Material for the task ::
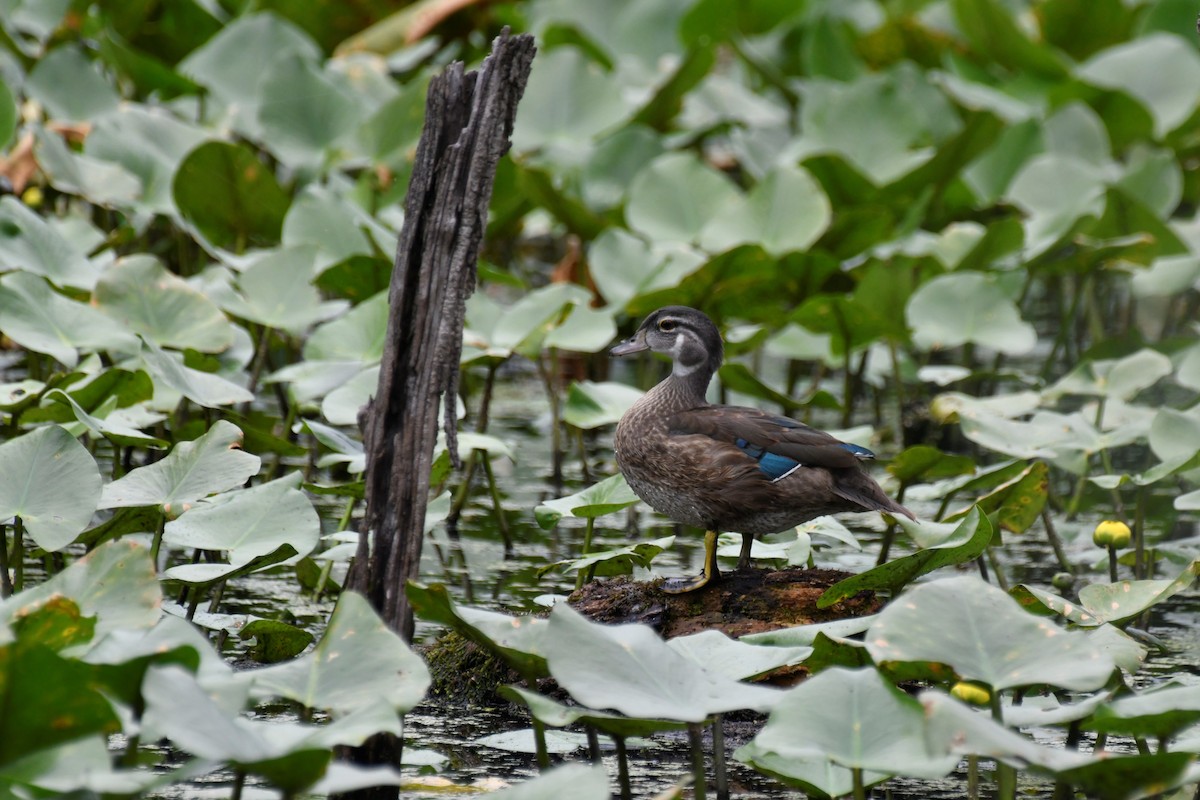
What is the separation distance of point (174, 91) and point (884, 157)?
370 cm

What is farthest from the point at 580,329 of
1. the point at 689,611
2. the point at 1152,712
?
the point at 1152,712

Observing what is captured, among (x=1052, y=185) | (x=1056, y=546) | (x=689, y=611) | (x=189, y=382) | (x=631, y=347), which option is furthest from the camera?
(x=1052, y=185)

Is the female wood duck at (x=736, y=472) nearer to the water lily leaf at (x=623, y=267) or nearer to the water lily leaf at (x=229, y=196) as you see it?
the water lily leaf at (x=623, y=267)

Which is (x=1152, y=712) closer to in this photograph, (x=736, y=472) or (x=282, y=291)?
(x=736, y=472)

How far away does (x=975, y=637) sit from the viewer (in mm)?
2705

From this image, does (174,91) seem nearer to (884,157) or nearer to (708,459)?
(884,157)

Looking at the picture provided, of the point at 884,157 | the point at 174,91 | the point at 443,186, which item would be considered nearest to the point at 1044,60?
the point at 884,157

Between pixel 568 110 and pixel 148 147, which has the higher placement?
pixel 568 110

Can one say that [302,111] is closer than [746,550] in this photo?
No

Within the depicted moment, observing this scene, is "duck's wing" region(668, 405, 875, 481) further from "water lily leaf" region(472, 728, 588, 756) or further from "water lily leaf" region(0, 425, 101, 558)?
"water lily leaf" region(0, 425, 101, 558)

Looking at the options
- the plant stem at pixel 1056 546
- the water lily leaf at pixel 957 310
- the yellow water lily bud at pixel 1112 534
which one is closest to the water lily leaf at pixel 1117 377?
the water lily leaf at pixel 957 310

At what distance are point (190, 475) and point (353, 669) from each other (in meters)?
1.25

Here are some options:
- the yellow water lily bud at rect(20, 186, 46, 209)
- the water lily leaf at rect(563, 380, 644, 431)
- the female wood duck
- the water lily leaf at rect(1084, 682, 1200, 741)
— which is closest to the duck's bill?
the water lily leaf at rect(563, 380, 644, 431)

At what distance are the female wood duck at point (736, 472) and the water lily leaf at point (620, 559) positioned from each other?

Task prompt :: Give the listing lines from the line with "Here are some" through the end of the listing as a Markdown table with the columns Row and Listing line. Number each row and leave out blank lines.

Problem solution ::
| Row | Listing line |
|---|---|
| 1 | Here are some options: |
| 2 | - the yellow water lily bud at rect(20, 186, 46, 209) |
| 3 | - the water lily leaf at rect(563, 380, 644, 431) |
| 4 | - the female wood duck |
| 5 | - the water lily leaf at rect(1084, 682, 1200, 741) |
| 6 | — which is closest to the duck's bill? |
| 7 | the water lily leaf at rect(563, 380, 644, 431) |
| 8 | At what distance are the female wood duck at point (736, 472) and the water lily leaf at point (620, 559) positioned from each other? |